Once upon a time Global Hypercolour stood alone at the forefront of t-shirt technology.
But now scientists are working towards the ability to change the fabric in clothing into working electronics devices, with an experimental conductive nanocoating that can be applied to less traditional materials.
According to North Caroline State University, the fun need not stop there – with plugging a USB stick into a piece of paper, transforming it into a tablet, also cited as another potential use.
Essentially the team is working on a functioning conductive nanocoating that can be applied to simple textiles such as woven cotton or a sheet of plain old A4 paper and transform it into something rather more interesting.
Dr Jesse Jur at NCSU is using a technique called atomic layer deposition, which is typically used in solar cells and microelectronics, to grow inorganic materials on top of the textiles, including woven cotton and nonwoven polypropylene – used to make plastic bags.
Using a new technique, the research team was able to accurately detect conductivity and give the scientists a better understanding of how to apply the coatings to transform into a conductive device.
According to Jur, the research could offer benefits to health monitoring applications by creating a uniform that can track heart rate, body temperature, movement and more in real time.
To use textiles in such a manner now would involve running a load of wires through the material, which is fine if you are going for the home-made cyborg look, but would certainly draw some attention on London’s transport network.
Of course, whether you would look any less questionable trying to shove a USB stick into your outer-garments is another question.

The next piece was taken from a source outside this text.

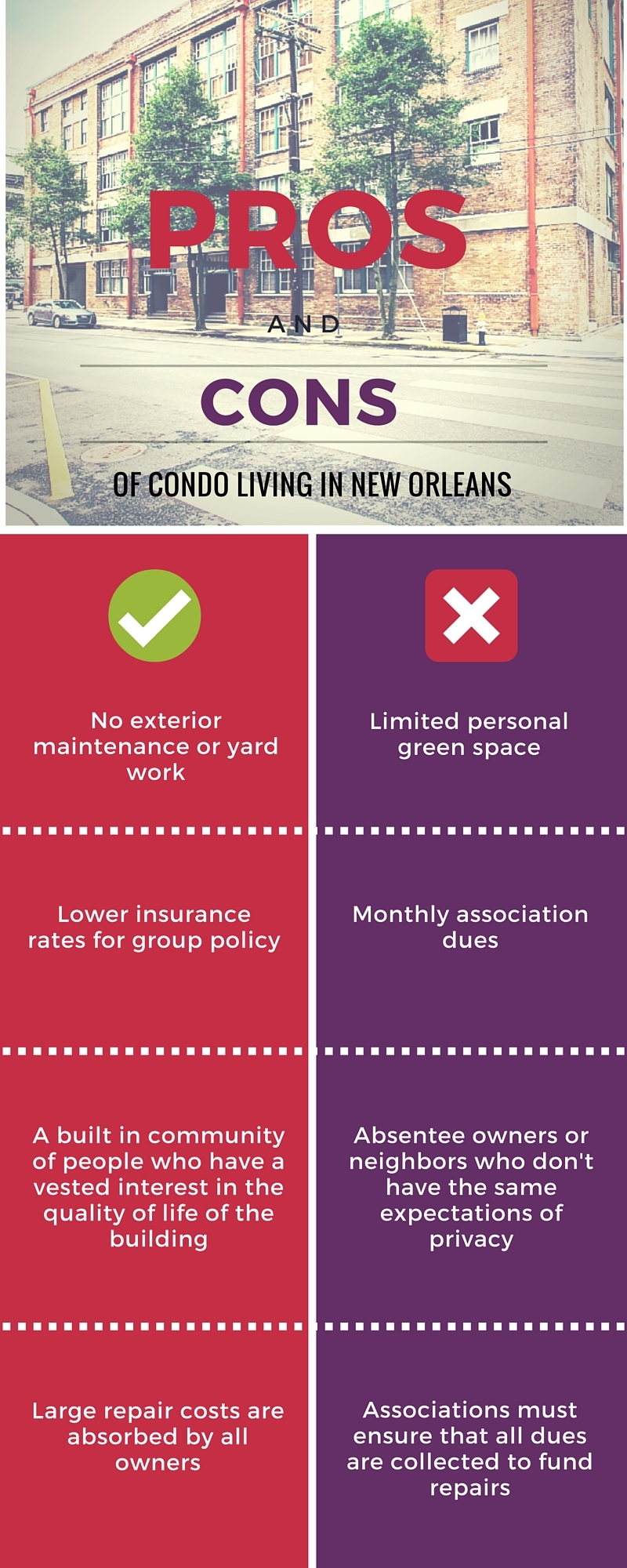 Pros and cons of condo living in new orleans Pros and cons of living in an apartment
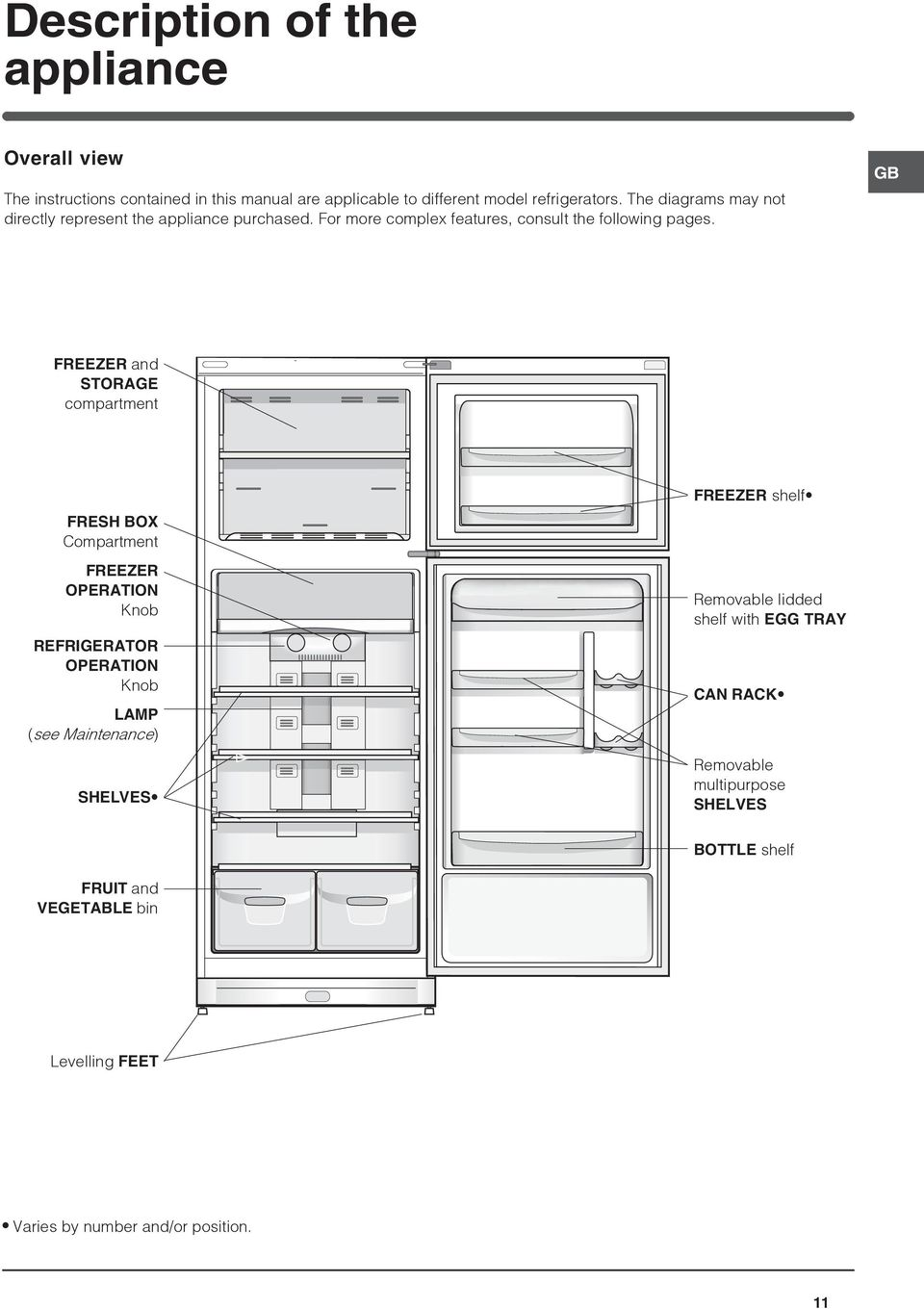 FREEZER and STORAGE compartment FRESH BOX Compartment FREEZER OPERATION Knob REFRIGERATOR OPERATION Knob LAMP (see Maintenance) SHELVES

According to Dr. Jesse Jur, assistant professor of textile engineering, chemistry and science, and lead author on a paper describing the research, the technology could soon be within our grasp.
“We’re closer than you might think,” he told TechEye. “When our team got started on this work, we were faced with issues such as accurately measuring the transport of electricity in nanocoatings we applied to textiles.

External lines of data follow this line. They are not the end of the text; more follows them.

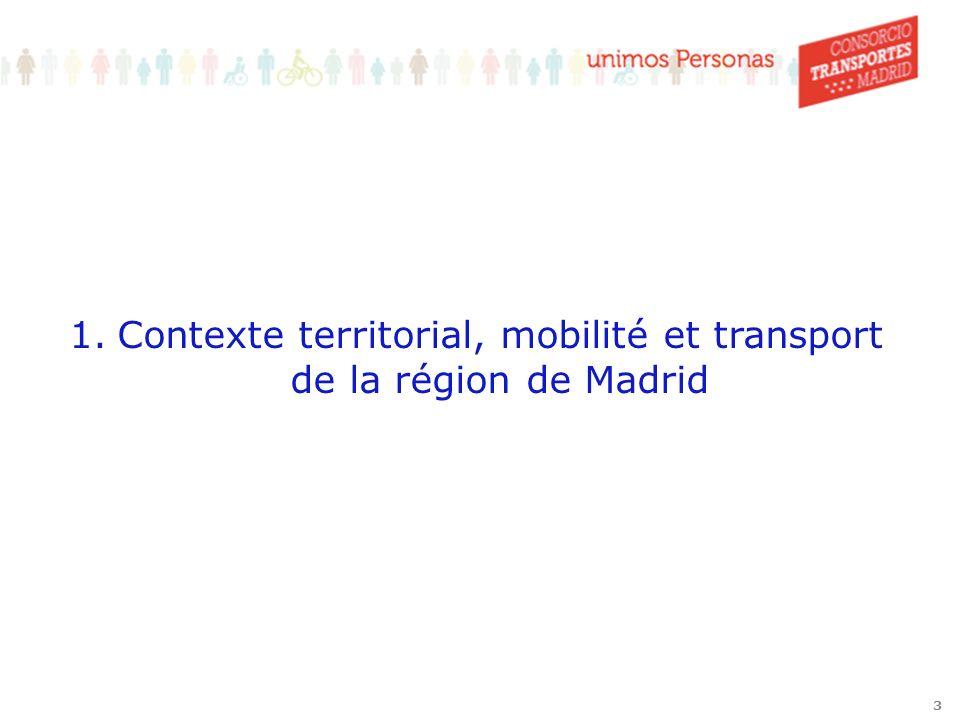 2 1. Contexto territorial, movilidad y transporte 1.Contexte territorial, mobilité et transport de la région de Madrid. 2.Le modèle dintégration du sy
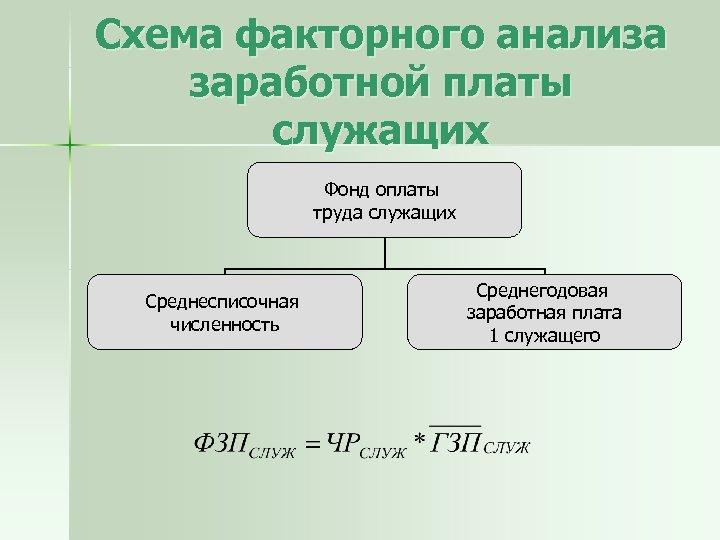 Схема факторного анализа заработной платы служащих Фонд оплаты труда служащих Среднесписочная численность Среднегодовая заработная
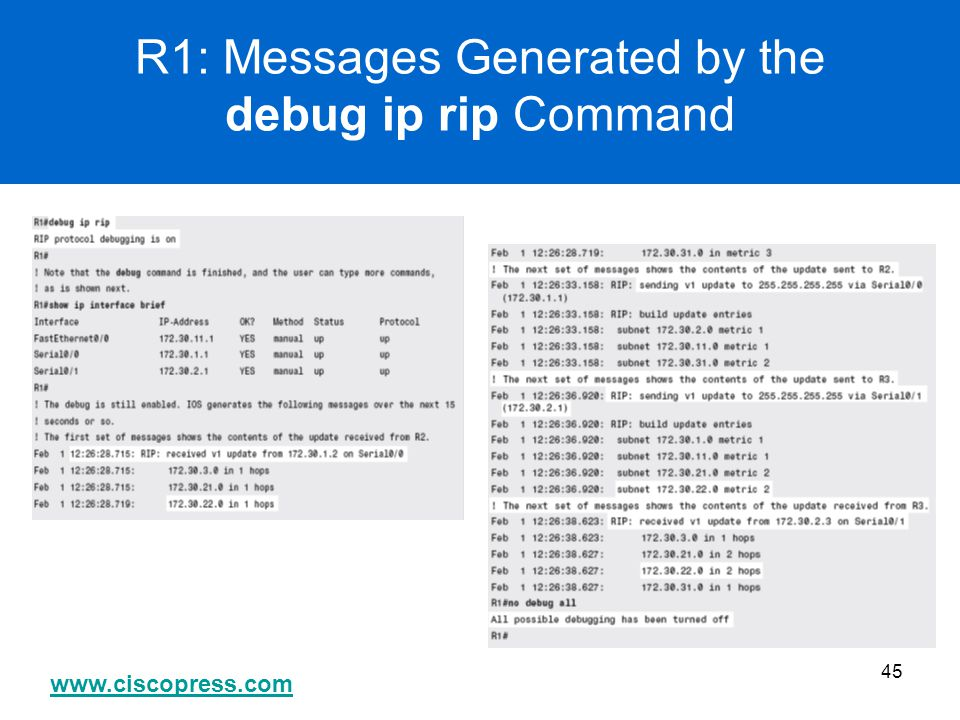 www.ciscopress.com 45 R1: Messages Generated by the debug ip rip Command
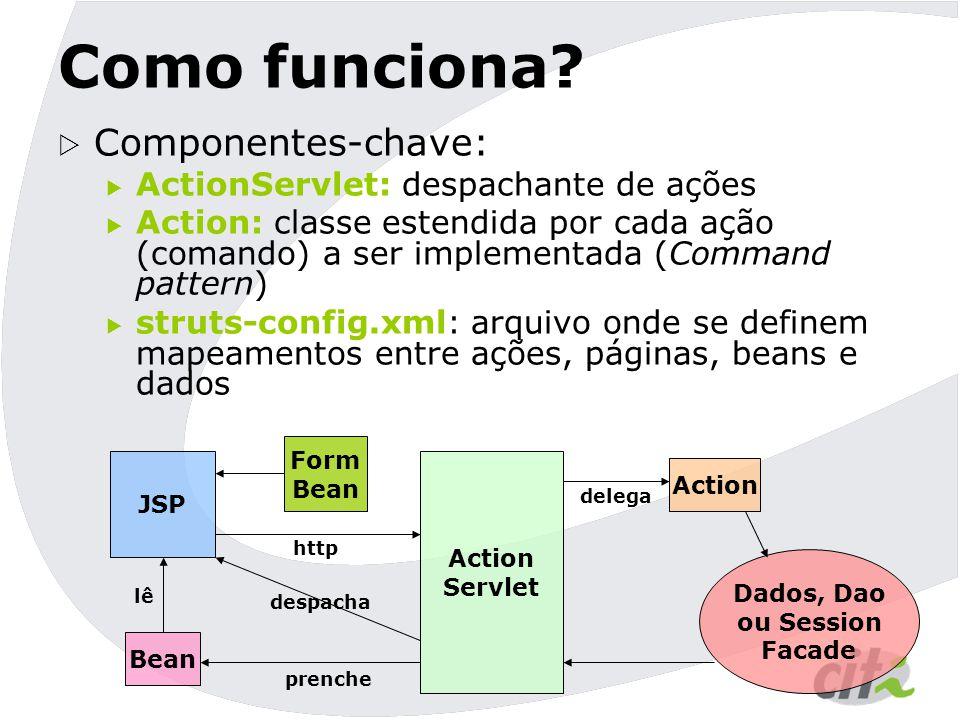 Como funciona?  Componentes-chave:  ActionServlet: despachante de ações  Action: classe estendida por cada ação (comando) a ser implementada (Comma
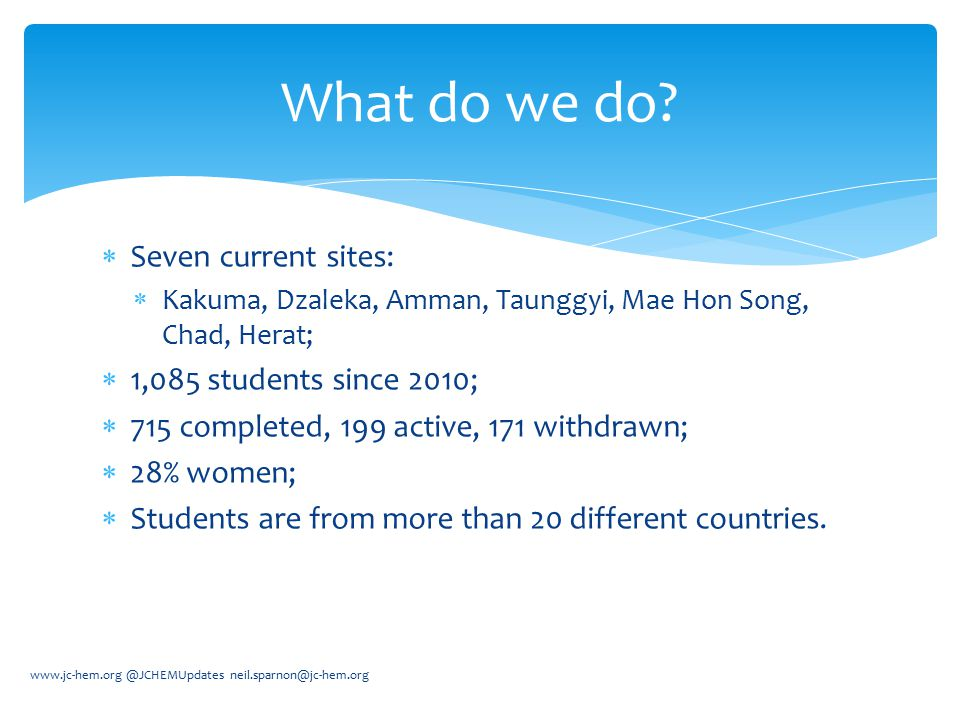 What do we do Seven current sites: 1,085 students since 2010;
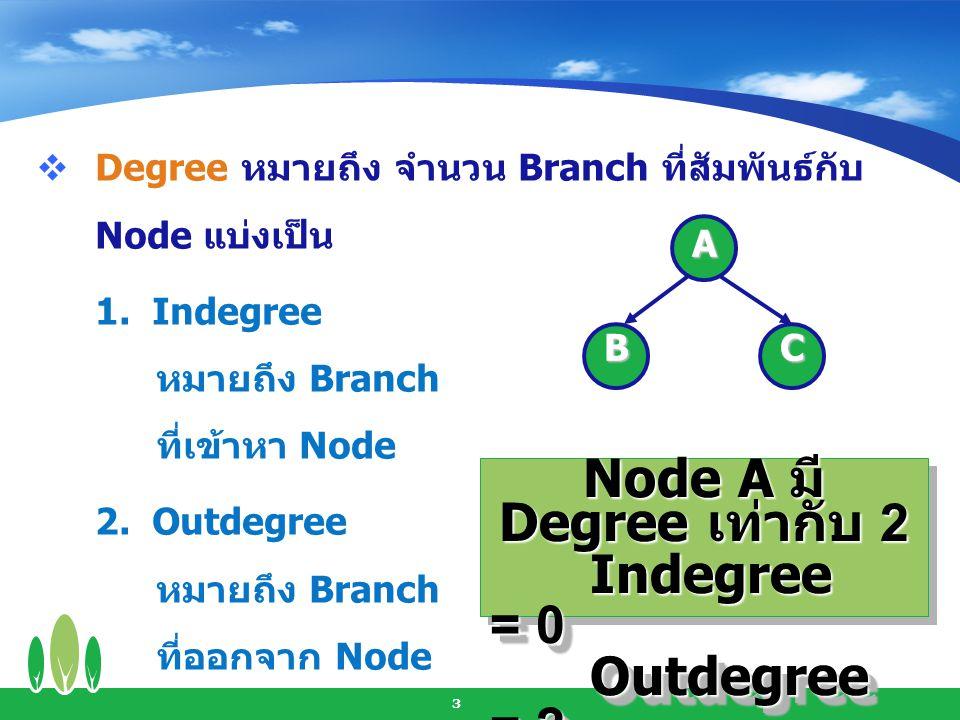 4  Root หมายถึง Node แรกของ Tree A BC Root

“Textiles are flexible and compressive 3D structures that are not like the planar substrates and materials with which electronic devices are typically fabricated.

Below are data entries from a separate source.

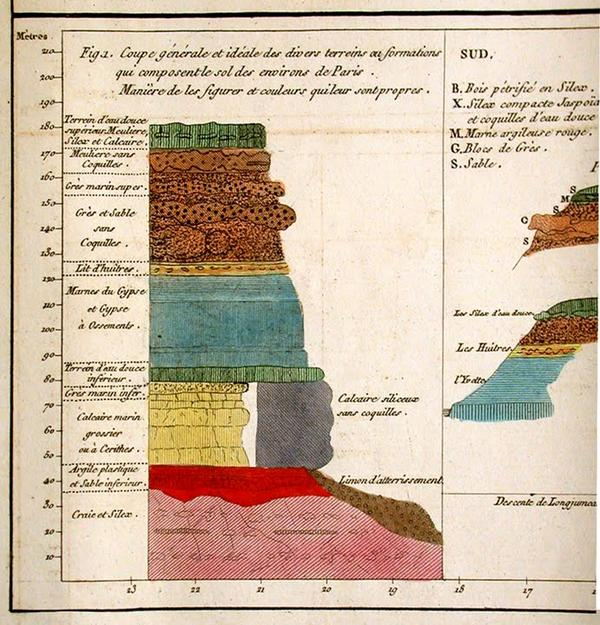 Stratotype of Basin of Paris (1808)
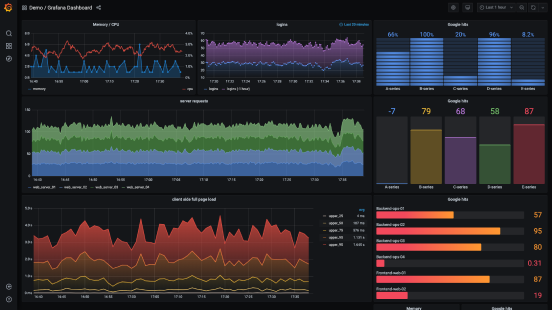 Grafana Cloud dashboard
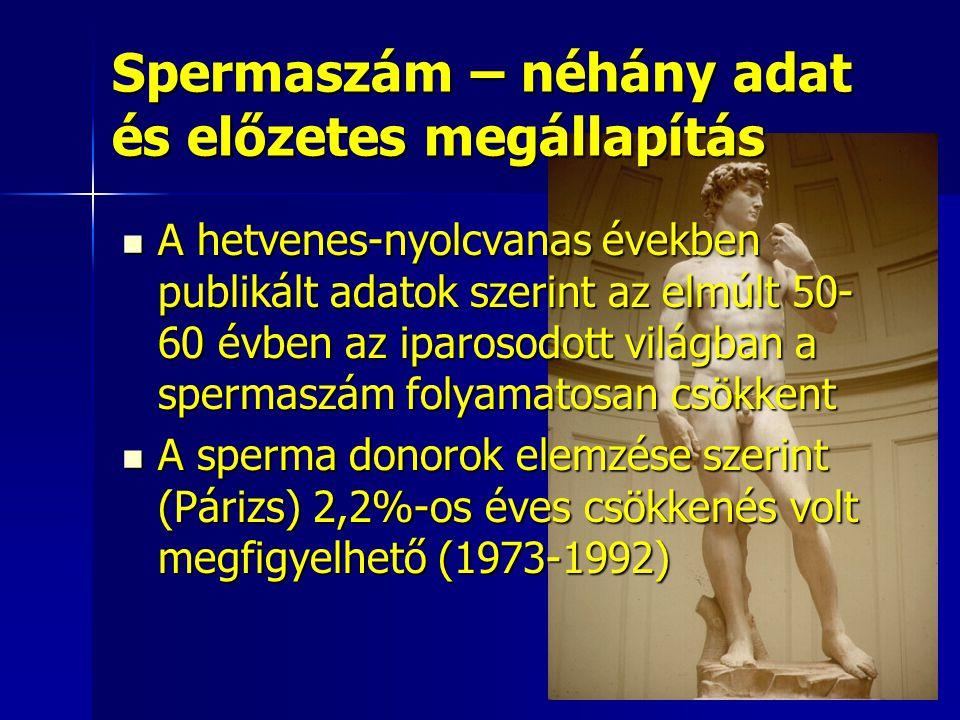 Spermaszám – néhány adat és előzetes megállapítás A hetvenes-nyolcvanas években publikált adatok szerint az elmúlt 50- 60 évben az iparosodott világba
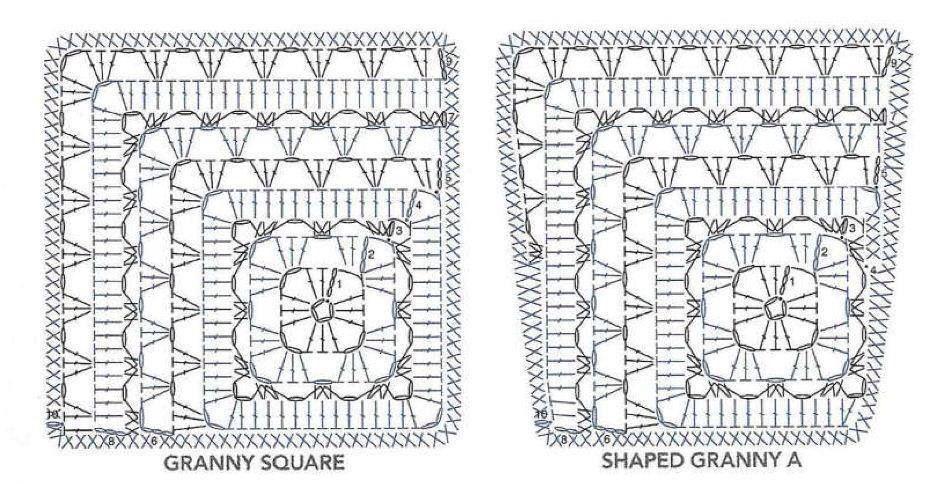 Patrón falda grannys 2 | CROCHET SQUARE MOTIF | Pinterest | Crochet ...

“Now that we have shown a systematic way to do this measurement on textiles, we can apply this knowledge to advance the bridge between an idea concept and real application,” he explained.
Jur is confident that scaling up to commercial levels should not prove too much of a problem, offering cost benefits.
“For many technologies coming from a laboratory, two major hurdles to commercialisation are materials cost and scale-up,” he says. “We are conscience of these challenges and other research in our lab has made considerable advances in reducing cost and creating ways to scale this technology.
“Integrating the device directly into the structure of the textile can reduce the cost and provide an easier implementation of some technologies.
“For example, personal health monitoring and environmental monitoring are particularly attractive applications.”